Lomborg’s statement about postponing climate change by two minutes sets up a straw man; that’s not what a billion dollars will do. And, we’re not talking about a billion dollars on climate change OR saving starving kids. We should be doing both – and spending two billion instead of one. This post discusses the issue well (and really good comments).
And things are more complex than simply hurling cash anyway; Lomborg misrepresents the arguments about marginal cost, because he doesn’t include a lot of pertinent data – he was wrong about the polar bears, remember? And, adaptation to climate change, particularly in third world countries who are being hit the hardest by lowering water tables, desertification, drought, flood, etc – will cost us twice as much as any preventative amelioration, and will also be necessary as climate change gets worse and worse (where are the marginal calculations of those costs?). The sad part is that Lomborg is partly right, but for the wrong reasons.
Here’s a great link with links to all the various debunkings of Lomborg. It’s been around for awhile, and yet people still read the guy. Weird.
June 19th, 2008 at 2:57 pm
The thing is, while Lomborg would apparently want to reveal “global warmism” as a costly religion, and that I think it is, he surely doesn’t have any way of measuring the value of the religion as religion. I mean, whatever bad policy the religion may encourage, it is still doing what all religions do, which is somehow valuable (relative to other possible religions): binding people together and giving a purpose and direction to life.

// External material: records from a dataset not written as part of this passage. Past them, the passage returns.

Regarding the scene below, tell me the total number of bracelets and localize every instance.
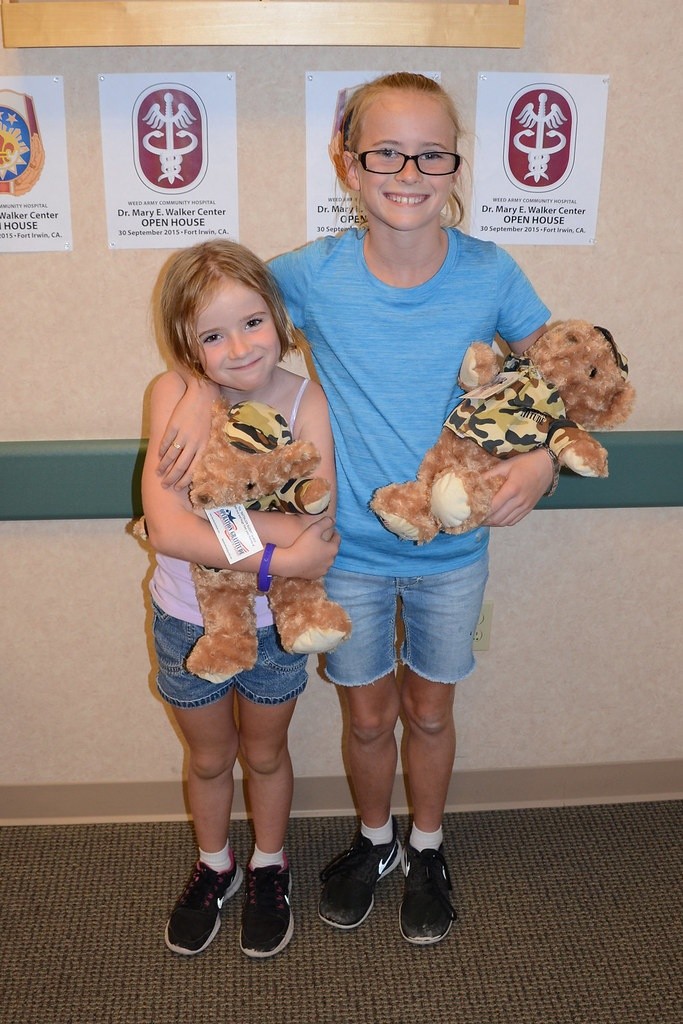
[252,541,279,593]
[536,441,560,498]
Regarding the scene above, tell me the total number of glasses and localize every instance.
[351,148,462,176]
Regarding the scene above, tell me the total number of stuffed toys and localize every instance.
[369,308,633,545]
[133,394,354,686]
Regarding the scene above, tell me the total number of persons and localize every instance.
[133,240,342,962]
[155,65,562,947]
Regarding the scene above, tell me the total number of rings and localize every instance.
[172,440,184,450]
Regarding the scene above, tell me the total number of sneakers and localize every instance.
[316,816,454,944]
[239,849,294,958]
[164,860,243,955]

This can all be summed up in terms of the basic job of all religion: stopping, to a degree, people from fighting and killing each other.
I don’t think the value of the first truly global religion can be summed up in dollar terms, whether or not there really is global warming. For all we know now, “global warmism” may one day give us the key to, say, getting out from under oil-financed terrorism. We need some kind of religion to achieve such things because possible solutions to such problems cannot be reduced to rational calculations about future outcomes; if we took a strictly rational, cost/benefit analysis of life, we’d never have the shared faith necessary to get people interested in discovering out of the box solutions that only later, after they have been developed, can enter into rational cost/benefit analysis…

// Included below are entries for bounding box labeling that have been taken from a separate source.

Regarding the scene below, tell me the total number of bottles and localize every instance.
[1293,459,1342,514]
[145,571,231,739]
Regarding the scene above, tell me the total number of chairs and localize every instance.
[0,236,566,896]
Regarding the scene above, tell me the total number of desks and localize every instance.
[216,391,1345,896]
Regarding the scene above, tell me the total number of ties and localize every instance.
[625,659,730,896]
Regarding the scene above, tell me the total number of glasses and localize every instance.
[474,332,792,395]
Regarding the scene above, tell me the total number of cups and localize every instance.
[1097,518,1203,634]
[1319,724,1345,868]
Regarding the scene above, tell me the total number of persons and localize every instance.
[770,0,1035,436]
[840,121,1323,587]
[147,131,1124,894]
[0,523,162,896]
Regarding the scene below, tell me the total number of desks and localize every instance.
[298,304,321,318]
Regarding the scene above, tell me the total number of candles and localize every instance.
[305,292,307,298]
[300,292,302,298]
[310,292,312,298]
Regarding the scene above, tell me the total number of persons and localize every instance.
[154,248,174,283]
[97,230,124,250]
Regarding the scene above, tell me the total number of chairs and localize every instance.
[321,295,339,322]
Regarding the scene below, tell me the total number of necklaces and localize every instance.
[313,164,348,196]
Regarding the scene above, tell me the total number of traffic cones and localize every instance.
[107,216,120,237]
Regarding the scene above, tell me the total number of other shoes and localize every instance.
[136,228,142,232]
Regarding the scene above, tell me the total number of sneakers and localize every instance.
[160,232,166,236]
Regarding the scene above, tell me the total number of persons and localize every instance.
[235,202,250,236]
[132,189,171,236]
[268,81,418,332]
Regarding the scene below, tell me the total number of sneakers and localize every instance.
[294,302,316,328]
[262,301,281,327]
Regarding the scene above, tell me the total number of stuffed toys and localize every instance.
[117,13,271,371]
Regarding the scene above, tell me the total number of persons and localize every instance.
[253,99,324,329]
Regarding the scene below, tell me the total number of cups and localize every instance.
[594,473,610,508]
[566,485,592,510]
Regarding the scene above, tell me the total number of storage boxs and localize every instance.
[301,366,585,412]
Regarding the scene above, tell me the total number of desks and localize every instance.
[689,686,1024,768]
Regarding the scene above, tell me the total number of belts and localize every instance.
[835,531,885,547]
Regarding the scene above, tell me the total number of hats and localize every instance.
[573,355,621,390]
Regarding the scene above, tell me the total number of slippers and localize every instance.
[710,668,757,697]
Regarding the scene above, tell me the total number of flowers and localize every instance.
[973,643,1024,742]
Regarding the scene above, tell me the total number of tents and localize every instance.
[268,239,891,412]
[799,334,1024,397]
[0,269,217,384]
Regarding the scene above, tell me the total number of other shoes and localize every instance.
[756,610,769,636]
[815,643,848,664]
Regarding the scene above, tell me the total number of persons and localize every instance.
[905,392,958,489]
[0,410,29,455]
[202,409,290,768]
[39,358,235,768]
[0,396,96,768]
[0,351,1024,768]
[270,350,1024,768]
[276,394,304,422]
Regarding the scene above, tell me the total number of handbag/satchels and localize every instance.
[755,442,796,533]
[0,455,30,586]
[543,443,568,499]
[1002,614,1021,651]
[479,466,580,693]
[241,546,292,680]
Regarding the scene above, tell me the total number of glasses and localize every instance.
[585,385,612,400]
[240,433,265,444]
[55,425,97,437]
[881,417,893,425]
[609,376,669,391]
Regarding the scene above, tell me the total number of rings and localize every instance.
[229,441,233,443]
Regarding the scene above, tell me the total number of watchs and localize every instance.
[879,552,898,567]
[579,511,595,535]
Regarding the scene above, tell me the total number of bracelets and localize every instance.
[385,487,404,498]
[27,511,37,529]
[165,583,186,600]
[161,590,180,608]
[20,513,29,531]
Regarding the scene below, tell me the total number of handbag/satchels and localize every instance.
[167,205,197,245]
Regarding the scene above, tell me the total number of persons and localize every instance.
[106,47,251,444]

new technologies often drive their innovators/financiers bankrupt, but people develop them anyway because they’ve got the bug; and then later, someone finds a way to redeem that initial loss…
Perhaps we need to acknowledge the need, in this day and age, for some new kind of global religion and work to make it more intelligent than it is at present.
June 19th, 2008 at 7:03 pm
And, we’re not talking about a billion dollars on climate change OR saving starving kids.
At the margin, we are talking about exactly that, Renee.
We should be doing both – and spending two billion instead of one.
But we’re not, are we? And if we were, we are still faced with the question of whether the last dollar (or hundred million dollars) has been spent where we get the most benefit. On that basis, global warming / climate change doesn’t make the cut.
June 20th, 2008 at 4:41 am
Ah, but that’s because markets underprice both natural commodities and negative externalities.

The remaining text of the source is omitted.